Canadian Ethane Supply and Demand Balance – Continuing Trends
Capacity and Generation
In the Continuing Trends Scenario, demand growth encourages the development of both traditional generation sources and alternatives to conventional generation. However, generation capacity additions moderate from the relatively high growth of the Reference Case. Generation capacity will increase 34 percent between 2005 and 2030, and 12 percent, or 19 600 MW, between 2016 and 2030 (Figure 4.20). Generation growth averages one percent annually over the latter half of the forecast period (Figure 4.21).

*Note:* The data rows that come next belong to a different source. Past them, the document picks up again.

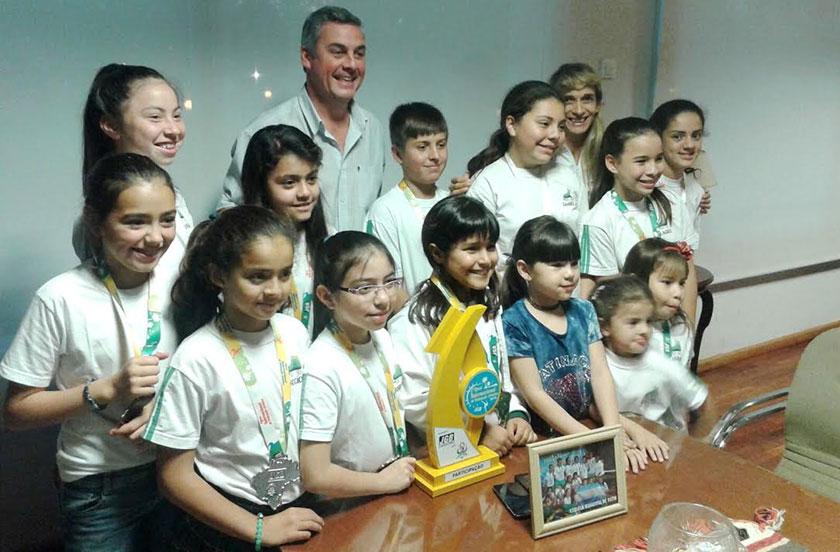 Chavez recibió a la Escuela de Patín que viajó a Brasil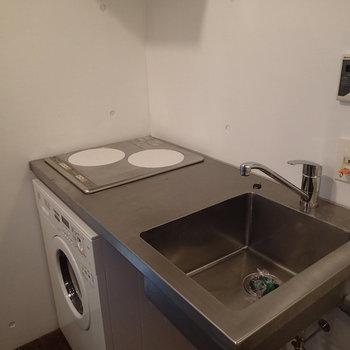 キッチンも潔い収納なんていらないぜ。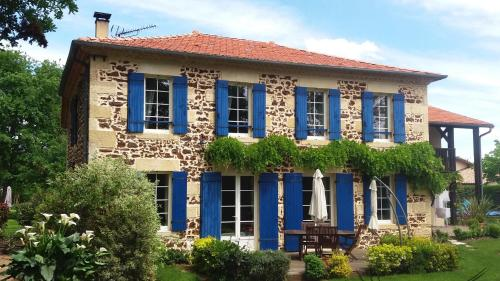 Chambre d'Hôtes L'Airial : Bed and Breakfast near Saugnacq-et-Muret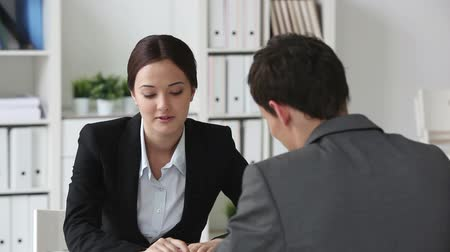 финансы : Consultant meeting her client to clarify some business matters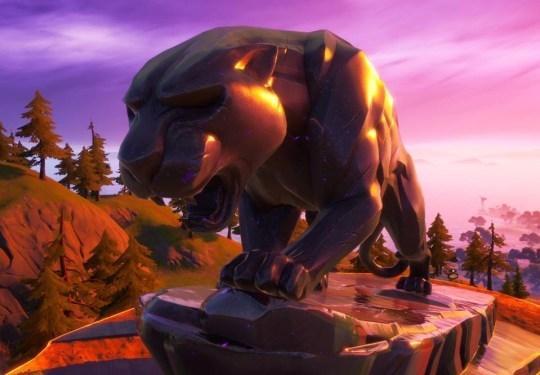 Monumen Black Panther di Fortnite. (Fortnite)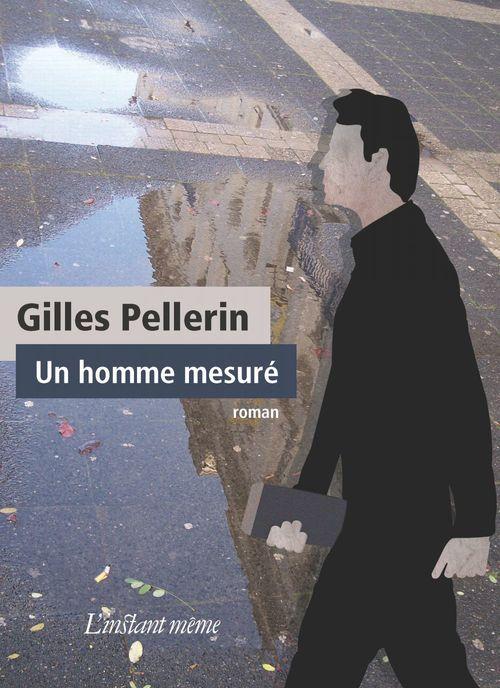 Un homme mesure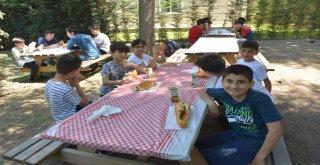 Büyükşehir'e emanet çocuklar piknikte
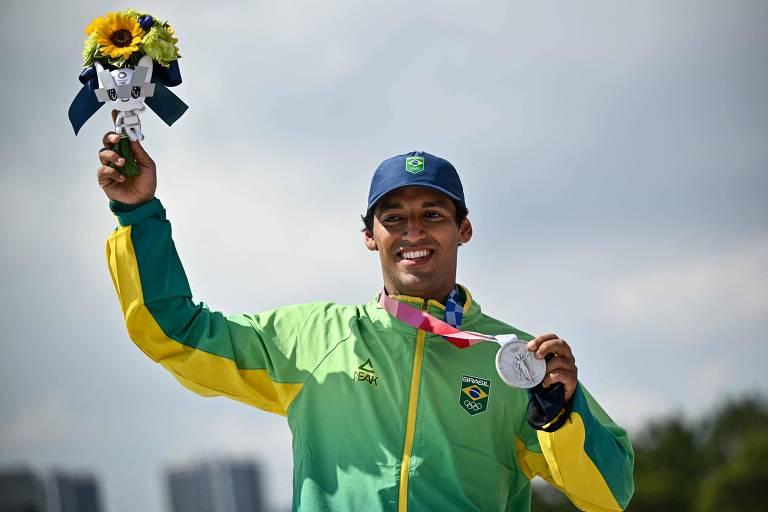 O skatista Kelvin Hoefler comemora no pódio após receber a primeira medalha do Brasil nos Jogos de Tóquio, a prata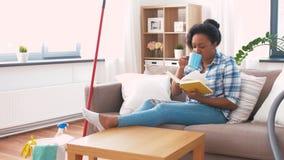 Livro de leitura da mulher e descanso após a limpeza da casa vídeos de arquivo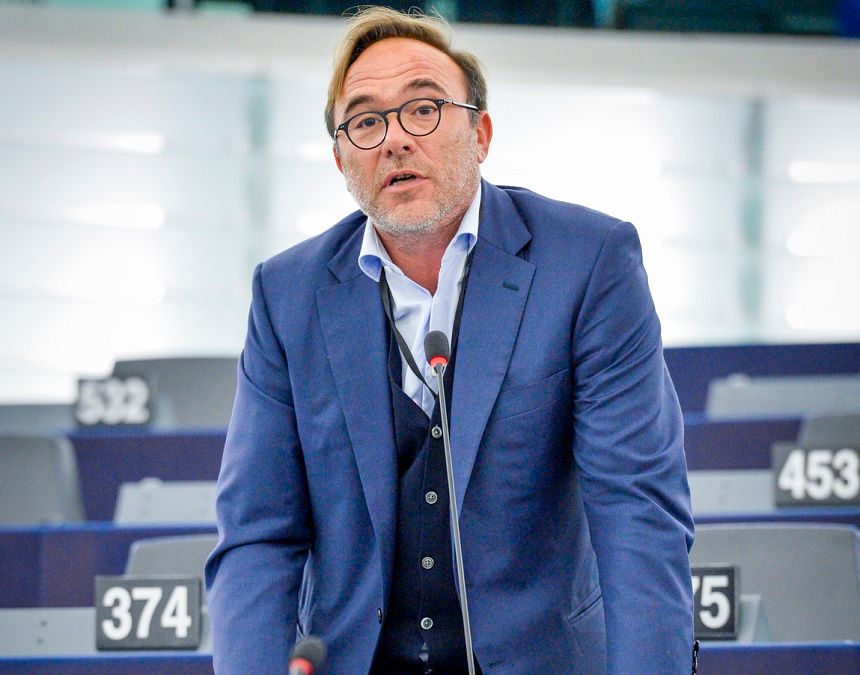"Petros Kokkalis MEP The Left/SYRIZA on euractiv: ΄""We need to leave behind all paradigms of the past, and join forces beyond the confines of our political silos, and build back better. Be bold. For there is no normal to return to anymore."""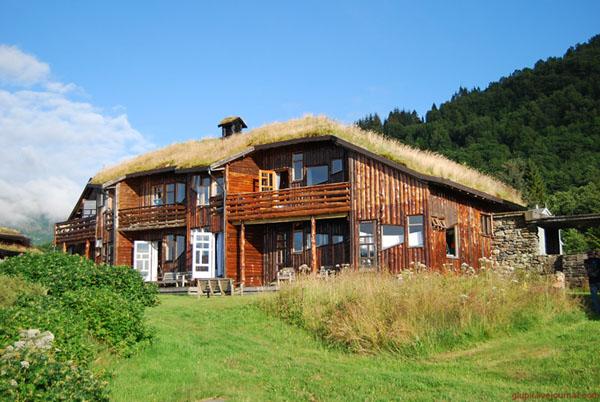 Номера отеля в традиционных домах с дерновой крышей / Фото из Норвегии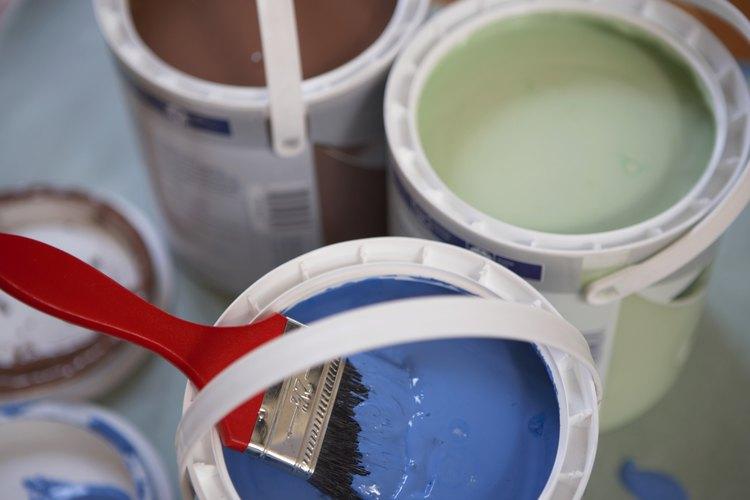 Algunos tonos de azul y café chocan con el verde mar.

Canadian Generating Capacity – Continuing Trends
Canadian Generation – Continuing Trends
Hydroelectric generation will continue to play an important role in meeting Canadian electricity demand, with the share of hydro-based generation increasing from 65 percent in 2016 to 68 percent in 2030. This will constitute additions of 4 400 MW between 2016 and 2030, for a total of 12 000 MW of new hydroelectric energy added between 2005 and 2030.
Between 2016 and 2030, several hydro facilities will be constructed, including the Peace River Site C (900 MW) in British Columbia, Conawapa (1 380 MW) and Gull/Keeyask (600 MW) in Manitoba, and 1 125 MW of new hydroelectric generation in Quebec.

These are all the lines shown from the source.